** Start Excerpt **

UNITED STATES
SECURITIES AND EXCHANGE COMMISSION
Washington, D.C. 20549

FORM 8-K

CURRENT REPORT

Pursuant to Section 13 OR 15(d) of the Securities Exchange Act of 1934

Date of Report (Date of earliest event reported) April 3, 2017

LEXARIA BIOSCIENCE CORP.
(Exact name of registrant as specified in its charter)

Nevada 000-52138 20-2000871
(State or other jurisdiction of (Commission File Number) (IRS Employer
incorporation)   Identification No.)

156 Valleyview Road, Kelowna, BC Canada V1X 3M4
(Address of principal executive offices) (Zip Code)

Registrant’s telephone number, including area code (250) 765-6424

N/A
(Former name or former address, if changed since last report.)

Check the appropriate box below if the Form 8-K filing is intended to simultaneously satisfy the filing obligation of the registrant under any of the following provisions:

[   ]  Written communications pursuant to Rule 425 under the Securities Act (17 CFR 230.425)
[   ]  Soliciting material pursuant to Rule 14a-12 under the Exchange Act (17 CFR 240.14a-12)
[   ]  Pre-commencement communications pursuant to Rule 14d-2(b) under the Exchange Act (17 CFR 240.14d-2(b))
[   ]  Pre-commencement communications pursuant to Rule 13e-4(c) under the Exchange Act (17 CFR 240.13e-4(c))

Item 3.02        Unregistered Sales of Equity Securities

On April 3, 2017 Lexaria Bioscience Corp. (the “Company” or “Lexaria”) completed a brokered private placement of 4,104,280 units of the Company (“Units”) at a price per Unit of US$0.42 (the “Offering Price”), for total gross proceeds of US$1,723,798 (the “Offering”). Each Unit consists of one common share (a “Share”) and one-half of one Share purchase warrant (each whole Share purchase warrant, a “Warrant”). Each Warrant entitles the holder to acquire one Share at a price of US$0.60 per Share for a period of 24 months following the closing of the Offering.

The Offering was led by Eight Capital, on behalf of a syndicate of agents including Haywood Securities Inc. and Echelon Wealth Partners (collectively, the “Agents”). Borden Ladner Gervais LLP acted as Agents’ counsel with respect to the Offering.


The Agents received a cash commission of seven percent of the gross proceeds and 287,300 compensation units. Each compensation unit is exercisable for a period of 24 months following closing at an exercise price of US$0.42 and consists of one common share (a "Compensation Share") and one half of one common share purchase warrant (a "Compensation Warrant"). Each Compensation Warrant is exercisable for one common share (each, a "Compensation Warrant Share") at an exercise price of US$0.60 for a period of 24 months following closing.

** End Excerpt **
** Start Material provided **

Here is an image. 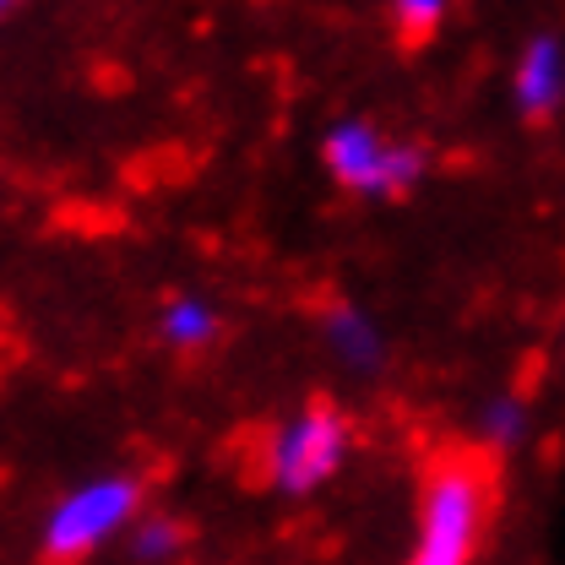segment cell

** End Material provided **
** Start Material provided **

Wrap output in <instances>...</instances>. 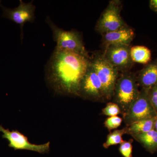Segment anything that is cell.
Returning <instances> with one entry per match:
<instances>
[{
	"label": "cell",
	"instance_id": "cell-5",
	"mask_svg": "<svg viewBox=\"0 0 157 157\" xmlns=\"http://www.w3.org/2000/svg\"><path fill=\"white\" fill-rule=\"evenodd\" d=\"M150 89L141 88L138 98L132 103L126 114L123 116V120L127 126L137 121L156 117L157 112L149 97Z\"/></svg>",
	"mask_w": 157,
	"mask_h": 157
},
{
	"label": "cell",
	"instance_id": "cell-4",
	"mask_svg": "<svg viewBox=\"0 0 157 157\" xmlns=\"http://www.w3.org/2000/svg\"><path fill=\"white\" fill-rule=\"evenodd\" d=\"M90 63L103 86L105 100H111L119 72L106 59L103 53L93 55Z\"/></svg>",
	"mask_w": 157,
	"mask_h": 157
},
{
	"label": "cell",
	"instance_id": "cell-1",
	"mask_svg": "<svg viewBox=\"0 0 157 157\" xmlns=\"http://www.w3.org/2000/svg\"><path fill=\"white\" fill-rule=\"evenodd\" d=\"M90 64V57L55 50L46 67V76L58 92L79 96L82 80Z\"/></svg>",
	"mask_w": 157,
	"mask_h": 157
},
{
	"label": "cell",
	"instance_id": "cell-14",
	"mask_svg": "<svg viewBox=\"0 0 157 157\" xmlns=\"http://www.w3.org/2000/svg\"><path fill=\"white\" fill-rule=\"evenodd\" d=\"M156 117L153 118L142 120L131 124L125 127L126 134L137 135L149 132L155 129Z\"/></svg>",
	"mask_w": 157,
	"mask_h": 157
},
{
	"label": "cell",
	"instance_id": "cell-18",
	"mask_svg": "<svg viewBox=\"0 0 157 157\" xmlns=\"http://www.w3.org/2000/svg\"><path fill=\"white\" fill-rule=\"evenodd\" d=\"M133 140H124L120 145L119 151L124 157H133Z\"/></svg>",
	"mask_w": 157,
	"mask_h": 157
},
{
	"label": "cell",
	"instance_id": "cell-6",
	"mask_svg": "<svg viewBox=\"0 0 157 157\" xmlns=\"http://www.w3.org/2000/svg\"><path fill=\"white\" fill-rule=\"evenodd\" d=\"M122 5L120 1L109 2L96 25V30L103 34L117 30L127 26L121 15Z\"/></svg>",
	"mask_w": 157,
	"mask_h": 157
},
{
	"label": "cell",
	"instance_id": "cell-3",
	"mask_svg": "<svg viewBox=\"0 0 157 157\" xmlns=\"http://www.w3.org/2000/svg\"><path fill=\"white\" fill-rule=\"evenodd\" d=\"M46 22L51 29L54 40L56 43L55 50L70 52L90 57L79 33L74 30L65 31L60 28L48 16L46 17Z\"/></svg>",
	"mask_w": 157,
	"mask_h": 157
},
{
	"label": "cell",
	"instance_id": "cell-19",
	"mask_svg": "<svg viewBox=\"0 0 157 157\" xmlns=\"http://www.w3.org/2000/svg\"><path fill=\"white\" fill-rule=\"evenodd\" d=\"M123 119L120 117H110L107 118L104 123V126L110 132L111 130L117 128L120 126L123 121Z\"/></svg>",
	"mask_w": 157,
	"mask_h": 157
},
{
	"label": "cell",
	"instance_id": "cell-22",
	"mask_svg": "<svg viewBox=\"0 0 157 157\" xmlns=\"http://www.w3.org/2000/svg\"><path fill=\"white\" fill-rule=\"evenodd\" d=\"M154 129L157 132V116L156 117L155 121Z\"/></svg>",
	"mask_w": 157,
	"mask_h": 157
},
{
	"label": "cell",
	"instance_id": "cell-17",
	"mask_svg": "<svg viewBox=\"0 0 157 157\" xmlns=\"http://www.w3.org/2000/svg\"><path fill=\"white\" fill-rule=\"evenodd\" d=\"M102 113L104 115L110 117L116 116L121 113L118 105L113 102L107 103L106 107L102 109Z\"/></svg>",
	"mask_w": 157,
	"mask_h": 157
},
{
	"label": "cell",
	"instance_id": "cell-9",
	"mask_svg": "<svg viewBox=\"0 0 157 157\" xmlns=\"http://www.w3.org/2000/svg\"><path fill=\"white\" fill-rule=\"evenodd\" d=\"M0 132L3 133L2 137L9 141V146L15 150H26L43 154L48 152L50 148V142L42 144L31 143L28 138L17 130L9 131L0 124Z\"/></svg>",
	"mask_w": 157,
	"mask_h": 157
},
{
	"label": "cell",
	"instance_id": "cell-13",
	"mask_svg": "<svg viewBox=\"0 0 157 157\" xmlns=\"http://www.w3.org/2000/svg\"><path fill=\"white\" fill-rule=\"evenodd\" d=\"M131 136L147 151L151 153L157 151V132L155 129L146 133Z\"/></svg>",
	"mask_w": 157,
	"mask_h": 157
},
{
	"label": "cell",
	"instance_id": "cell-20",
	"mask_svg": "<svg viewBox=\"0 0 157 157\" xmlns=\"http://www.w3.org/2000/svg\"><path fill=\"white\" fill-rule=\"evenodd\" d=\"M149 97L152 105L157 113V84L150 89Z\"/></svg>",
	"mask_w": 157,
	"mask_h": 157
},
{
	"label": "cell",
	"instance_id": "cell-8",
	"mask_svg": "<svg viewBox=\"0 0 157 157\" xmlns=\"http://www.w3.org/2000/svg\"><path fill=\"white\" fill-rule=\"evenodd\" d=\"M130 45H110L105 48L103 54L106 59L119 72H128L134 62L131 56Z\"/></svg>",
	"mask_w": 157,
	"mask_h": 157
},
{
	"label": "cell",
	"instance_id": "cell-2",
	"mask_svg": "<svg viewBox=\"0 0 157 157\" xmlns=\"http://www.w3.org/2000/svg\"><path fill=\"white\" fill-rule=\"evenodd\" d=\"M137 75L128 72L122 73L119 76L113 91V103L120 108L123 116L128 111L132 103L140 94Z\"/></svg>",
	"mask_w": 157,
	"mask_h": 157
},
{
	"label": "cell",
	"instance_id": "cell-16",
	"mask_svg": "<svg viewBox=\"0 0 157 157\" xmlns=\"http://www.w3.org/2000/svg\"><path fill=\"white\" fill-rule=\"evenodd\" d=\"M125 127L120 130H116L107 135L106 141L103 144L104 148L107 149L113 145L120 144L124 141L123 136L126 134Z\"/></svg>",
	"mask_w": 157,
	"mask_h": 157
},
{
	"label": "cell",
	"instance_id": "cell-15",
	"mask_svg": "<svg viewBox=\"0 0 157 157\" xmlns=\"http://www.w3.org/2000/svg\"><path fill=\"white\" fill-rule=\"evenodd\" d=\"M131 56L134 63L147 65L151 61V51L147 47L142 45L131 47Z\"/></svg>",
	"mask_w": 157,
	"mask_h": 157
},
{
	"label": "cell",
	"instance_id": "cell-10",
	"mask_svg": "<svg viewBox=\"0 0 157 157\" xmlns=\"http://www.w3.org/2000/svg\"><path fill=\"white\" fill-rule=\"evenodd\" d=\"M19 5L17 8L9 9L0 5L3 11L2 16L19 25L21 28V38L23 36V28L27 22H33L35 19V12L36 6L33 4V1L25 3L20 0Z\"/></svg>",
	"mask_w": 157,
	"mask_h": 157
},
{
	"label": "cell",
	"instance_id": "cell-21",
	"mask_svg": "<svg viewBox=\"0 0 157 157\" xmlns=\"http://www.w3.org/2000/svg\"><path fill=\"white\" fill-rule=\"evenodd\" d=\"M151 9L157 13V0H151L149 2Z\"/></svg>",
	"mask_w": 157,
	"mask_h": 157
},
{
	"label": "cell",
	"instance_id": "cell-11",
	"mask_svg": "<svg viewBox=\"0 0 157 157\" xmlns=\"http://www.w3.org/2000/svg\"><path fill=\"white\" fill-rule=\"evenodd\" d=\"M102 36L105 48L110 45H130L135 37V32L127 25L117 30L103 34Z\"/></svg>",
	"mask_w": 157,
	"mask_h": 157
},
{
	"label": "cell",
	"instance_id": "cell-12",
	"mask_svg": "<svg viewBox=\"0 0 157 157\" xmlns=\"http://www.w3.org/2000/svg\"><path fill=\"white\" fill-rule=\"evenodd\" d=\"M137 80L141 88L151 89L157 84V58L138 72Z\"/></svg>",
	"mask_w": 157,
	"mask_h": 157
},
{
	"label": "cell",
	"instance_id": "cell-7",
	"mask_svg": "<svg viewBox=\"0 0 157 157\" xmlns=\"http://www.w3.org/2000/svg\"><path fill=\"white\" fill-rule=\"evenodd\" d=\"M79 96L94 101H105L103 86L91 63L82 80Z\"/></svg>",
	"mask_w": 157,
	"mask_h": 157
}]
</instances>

** End Material provided **

• [Task] Check each statement against the Lexaria Form 8-K filing above and mark it yes or no, quoting the words of the filing that decide it. 1. Each Warrant lets the holder buy one Share at US$0.60. 2. Borden Ladner Gervais LLP led the Offering. 3. The Agents' cash commission was ten percent of the gross proceeds.

• [Full answer]
1. Yes: "Each Warrant entitles the holder to acquire one Share at a price of US$0.60 per Share"
2. No: "The Offering was led by Eight Capital"
3. No: "The Agents received a cash commission of seven percent of the gross proceeds"